## Extrait de page
###

Vu la procédure suivante :

Par une requête et un mémoire, enregistrés les 8 mars 2023 et 13 janvier 2025, ainsi qu'un mémoire non communiqué enregistré le 13 février 2025, la société Champs Physalis, représentée par Me Deldique demande à la cour :

1°) à titre principal, d'annuler l'arrêté préfectoral du 9 janvier 2023 par lequel la préfète de la Charente a refusé de faire droit à sa demande tendant à la délivrance d'une autorisation de construire et d'exploiter 4 éoliennes sur le territoire de la commune de Paizay-Naudouin-Embourie et de délivrer, au titre de ses pouvoirs de plein contentieux, l'autorisation sollicitée ;

2°) subsidiairement, d'ordonner à la préfète de la Charente, sur le fondement des dispositions de l'article L. 911-1 du code de justice administrative, de délivrer l'autorisation sollicitée, dans un délai d'un mois à compter de la notification de l'arrêt à intervenir ;

3°) de mettre à la charge de l'Etat la somme de 4 000 euros en application de l'article L. 761-1 du code de justice administrative.

###

## Travail demandé
1. Répondez à ces questions d'après l'extrait :
(a) De quelle date est l'arrêté préfectoral dont la société demande l'annulation ?
(b) Dans quel délai la préfète devrait-elle délivrer l'autorisation selon la demande subsidiaire ?
(c) Quelle somme la société veut-elle voir mise à la charge de l'État ?
2. Traduisez en anglais cette phrase de l'extrait : « Par une requête et un mémoire, enregistrés les 8 mars 2023 et 13 janvier 2025, ainsi qu'un mémoire non communiqué enregistré le 13 février 2025, la société Champs Physalis, représentée par Me Deldique demande à la cour : 1°) à titre principal, d'annuler l'arrêté préfectoral du 9 janvier 2023 par lequel la préfète de la Charente a refusé de faire droit à sa demande tendant à la délivrance d'une autorisation de construire et d'exploiter 4 éoliennes sur le territoire de la commune de Paizay-Naudouin-Embourie et de délivrer, au titre de ses pouvoirs de plein contentieux, l'autorisation sollicitée ; 2°) subsidiairement, d'ordonner à la préfète de la Charente, sur le fondement des dispositions de l'article L. 911-1 du code de justice administrative, de délivrer l'autorisation sollicitée, dans un délai d'un mois à compter de la notification de l'arrêt à intervenir ; 3°) de mettre à la charge de l'Etat la somme de 4 000 euros en application de l'article L. 761-1 du code de justice administrative. »
Les lignes ci-dessous proviennent d'une autre source.

###

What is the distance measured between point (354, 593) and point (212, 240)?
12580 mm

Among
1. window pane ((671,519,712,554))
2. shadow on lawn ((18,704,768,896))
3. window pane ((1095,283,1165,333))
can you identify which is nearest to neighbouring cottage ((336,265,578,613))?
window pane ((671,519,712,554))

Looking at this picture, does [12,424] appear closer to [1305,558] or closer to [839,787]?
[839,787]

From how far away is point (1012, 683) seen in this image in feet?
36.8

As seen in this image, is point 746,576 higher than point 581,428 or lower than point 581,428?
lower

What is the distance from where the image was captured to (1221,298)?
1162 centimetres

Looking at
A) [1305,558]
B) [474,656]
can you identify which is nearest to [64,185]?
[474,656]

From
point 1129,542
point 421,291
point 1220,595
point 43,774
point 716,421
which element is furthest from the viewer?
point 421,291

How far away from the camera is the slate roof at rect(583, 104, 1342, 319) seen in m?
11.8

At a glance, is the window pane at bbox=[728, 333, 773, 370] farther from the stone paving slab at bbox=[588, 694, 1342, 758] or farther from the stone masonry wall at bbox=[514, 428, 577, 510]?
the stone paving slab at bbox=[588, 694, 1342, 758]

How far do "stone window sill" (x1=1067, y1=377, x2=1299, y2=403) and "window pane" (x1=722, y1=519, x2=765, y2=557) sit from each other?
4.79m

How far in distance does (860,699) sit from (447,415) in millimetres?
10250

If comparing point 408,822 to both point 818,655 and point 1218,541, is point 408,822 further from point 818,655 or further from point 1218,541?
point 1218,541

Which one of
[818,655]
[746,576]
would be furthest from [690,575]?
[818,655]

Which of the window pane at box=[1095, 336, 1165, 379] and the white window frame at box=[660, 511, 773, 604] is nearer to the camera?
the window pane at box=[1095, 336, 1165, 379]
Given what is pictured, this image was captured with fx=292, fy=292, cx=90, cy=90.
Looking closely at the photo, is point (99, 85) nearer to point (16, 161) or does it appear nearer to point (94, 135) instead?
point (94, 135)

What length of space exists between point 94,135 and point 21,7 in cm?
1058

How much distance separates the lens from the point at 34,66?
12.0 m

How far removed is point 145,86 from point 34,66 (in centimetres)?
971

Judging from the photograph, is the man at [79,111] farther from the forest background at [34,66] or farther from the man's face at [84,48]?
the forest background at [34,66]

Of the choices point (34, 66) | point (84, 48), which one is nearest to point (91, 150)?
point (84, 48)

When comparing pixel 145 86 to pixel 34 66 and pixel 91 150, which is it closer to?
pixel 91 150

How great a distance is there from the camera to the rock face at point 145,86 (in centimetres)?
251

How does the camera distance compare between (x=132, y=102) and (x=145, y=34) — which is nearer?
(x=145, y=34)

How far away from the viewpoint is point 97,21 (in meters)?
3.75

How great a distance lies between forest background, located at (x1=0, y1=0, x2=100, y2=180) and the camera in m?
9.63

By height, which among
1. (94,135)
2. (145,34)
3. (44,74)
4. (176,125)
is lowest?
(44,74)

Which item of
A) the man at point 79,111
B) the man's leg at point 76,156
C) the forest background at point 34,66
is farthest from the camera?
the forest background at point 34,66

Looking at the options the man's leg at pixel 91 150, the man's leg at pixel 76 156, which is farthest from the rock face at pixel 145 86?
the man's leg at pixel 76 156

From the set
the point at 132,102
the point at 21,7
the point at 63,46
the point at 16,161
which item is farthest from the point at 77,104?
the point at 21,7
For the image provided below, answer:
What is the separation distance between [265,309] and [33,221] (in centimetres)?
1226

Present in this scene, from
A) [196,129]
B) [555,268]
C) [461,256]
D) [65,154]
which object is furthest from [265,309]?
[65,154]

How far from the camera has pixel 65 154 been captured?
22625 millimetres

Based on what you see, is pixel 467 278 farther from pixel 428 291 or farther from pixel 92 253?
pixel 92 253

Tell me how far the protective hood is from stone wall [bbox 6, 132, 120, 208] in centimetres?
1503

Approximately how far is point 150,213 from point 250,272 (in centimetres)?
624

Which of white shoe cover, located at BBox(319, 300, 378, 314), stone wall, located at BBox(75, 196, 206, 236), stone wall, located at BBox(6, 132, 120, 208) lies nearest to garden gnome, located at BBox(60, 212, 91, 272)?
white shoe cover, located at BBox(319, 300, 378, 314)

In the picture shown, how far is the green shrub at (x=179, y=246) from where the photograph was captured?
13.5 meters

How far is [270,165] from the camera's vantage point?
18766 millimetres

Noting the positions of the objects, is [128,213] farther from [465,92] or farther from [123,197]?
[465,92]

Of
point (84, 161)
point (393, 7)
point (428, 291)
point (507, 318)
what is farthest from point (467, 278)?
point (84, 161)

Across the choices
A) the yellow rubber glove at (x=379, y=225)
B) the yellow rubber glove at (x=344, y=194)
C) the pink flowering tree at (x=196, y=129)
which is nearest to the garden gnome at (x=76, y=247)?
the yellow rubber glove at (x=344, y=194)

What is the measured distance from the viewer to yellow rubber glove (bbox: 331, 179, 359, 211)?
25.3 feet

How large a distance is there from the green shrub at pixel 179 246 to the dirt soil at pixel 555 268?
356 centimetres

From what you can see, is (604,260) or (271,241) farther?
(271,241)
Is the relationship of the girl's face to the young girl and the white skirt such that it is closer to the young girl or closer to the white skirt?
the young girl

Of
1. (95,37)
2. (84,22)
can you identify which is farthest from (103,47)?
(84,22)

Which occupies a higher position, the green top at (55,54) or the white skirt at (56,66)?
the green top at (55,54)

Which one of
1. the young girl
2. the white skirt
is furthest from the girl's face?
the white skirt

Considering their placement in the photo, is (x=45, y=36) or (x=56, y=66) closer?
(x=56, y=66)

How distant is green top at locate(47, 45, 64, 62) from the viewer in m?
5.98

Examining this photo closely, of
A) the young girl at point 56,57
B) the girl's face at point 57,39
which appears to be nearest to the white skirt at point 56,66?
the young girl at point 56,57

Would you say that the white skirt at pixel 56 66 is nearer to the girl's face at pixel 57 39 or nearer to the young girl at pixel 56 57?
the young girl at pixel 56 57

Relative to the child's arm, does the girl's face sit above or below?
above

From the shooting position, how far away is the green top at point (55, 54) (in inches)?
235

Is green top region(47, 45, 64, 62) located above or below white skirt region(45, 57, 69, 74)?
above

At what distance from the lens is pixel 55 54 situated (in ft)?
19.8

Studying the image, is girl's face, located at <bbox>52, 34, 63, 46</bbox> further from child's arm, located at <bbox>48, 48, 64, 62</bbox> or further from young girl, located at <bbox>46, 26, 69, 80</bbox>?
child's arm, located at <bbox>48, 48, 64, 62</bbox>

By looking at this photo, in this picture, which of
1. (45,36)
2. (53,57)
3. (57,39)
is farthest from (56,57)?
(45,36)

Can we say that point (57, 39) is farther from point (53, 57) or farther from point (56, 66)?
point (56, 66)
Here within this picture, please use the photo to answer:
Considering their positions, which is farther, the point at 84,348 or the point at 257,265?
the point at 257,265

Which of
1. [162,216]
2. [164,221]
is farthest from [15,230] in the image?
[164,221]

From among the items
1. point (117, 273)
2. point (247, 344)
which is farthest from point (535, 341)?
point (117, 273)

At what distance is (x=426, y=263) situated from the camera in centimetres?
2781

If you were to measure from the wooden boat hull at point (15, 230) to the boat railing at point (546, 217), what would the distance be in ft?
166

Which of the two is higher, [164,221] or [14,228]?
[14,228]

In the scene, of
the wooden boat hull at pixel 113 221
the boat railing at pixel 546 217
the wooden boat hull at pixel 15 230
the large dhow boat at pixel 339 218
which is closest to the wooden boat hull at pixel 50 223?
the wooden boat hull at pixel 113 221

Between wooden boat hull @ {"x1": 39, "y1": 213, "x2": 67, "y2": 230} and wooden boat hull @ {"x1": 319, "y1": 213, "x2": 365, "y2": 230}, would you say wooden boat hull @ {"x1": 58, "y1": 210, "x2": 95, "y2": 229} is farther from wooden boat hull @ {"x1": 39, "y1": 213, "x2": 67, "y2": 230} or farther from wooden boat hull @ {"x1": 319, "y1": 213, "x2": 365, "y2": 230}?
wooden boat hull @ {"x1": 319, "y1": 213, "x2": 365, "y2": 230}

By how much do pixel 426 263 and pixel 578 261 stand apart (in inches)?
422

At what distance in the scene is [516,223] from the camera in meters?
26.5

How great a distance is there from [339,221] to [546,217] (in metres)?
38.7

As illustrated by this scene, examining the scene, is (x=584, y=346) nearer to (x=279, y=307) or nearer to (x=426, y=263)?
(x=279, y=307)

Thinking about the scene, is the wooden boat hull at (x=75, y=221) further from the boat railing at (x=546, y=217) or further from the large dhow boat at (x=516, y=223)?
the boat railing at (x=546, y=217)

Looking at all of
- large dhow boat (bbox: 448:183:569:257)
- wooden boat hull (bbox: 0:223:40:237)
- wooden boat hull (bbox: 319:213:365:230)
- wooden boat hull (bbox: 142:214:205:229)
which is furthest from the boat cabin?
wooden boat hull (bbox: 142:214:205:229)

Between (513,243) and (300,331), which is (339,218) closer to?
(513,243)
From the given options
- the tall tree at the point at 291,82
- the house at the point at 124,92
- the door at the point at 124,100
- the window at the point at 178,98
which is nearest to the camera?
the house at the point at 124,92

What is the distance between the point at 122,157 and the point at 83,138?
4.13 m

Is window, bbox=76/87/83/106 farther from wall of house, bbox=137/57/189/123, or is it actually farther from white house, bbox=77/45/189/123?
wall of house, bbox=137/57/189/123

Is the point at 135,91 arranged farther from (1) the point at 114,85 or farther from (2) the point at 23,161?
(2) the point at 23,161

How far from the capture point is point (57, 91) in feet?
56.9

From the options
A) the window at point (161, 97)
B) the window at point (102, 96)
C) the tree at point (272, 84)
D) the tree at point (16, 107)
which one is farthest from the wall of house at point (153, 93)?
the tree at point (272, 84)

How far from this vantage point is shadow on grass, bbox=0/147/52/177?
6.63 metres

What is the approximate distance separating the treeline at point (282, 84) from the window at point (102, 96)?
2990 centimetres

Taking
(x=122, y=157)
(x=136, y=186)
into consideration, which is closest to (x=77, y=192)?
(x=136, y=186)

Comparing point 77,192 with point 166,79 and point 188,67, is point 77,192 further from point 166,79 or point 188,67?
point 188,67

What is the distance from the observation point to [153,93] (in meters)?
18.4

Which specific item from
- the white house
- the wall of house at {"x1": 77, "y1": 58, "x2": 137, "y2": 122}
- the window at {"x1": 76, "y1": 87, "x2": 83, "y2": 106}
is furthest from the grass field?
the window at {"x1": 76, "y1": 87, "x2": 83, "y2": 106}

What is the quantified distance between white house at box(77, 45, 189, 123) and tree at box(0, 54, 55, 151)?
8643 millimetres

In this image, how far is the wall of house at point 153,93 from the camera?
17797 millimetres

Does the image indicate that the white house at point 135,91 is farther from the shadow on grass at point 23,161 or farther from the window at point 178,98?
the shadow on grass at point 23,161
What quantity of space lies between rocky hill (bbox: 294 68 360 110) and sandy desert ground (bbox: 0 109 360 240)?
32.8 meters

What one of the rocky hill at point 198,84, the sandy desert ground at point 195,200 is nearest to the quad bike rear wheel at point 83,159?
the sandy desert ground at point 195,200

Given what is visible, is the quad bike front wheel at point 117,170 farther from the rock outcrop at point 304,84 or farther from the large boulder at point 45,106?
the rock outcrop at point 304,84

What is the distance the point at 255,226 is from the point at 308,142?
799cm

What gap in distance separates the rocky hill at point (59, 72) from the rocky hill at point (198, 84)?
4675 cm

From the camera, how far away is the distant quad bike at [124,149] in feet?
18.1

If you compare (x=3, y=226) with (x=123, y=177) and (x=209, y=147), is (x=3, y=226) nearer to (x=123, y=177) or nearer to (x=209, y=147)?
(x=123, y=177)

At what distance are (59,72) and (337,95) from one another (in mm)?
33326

###

## Les réponses
1.
(a) Du 9 janvier 2023.
(b) Dans un délai d'un mois à compter de la notification de l'arrêt à intervenir.
(c) 4 000 euros.

2. By a petition and a brief, registered on March 8, 2023 and January 13, 2025, as well as a brief not communicated, registered on February 13, 2025, the company Champs Physalis, represented by Maître Deldique, asks the court: 1) principally, to annul the prefectoral order of January 9, 2023 by which the prefect of Charente refused to grant its application for an authorization to build and operate 4 wind turbines in the territory of the municipality of Paizay-Naudouin-Embourie and, under its full jurisdiction powers, to issue the authorization requested; 2) alternatively, to order the prefect of Charente, on the basis of the provisions of Article L. 911-1 of the Code of Administrative Justice, to issue the authorization requested within one month of notification of the ruling to be delivered; 3) to order the State to pay the sum of 4,000 euros under Article L. 761-1 of the Code of Administrative Justice.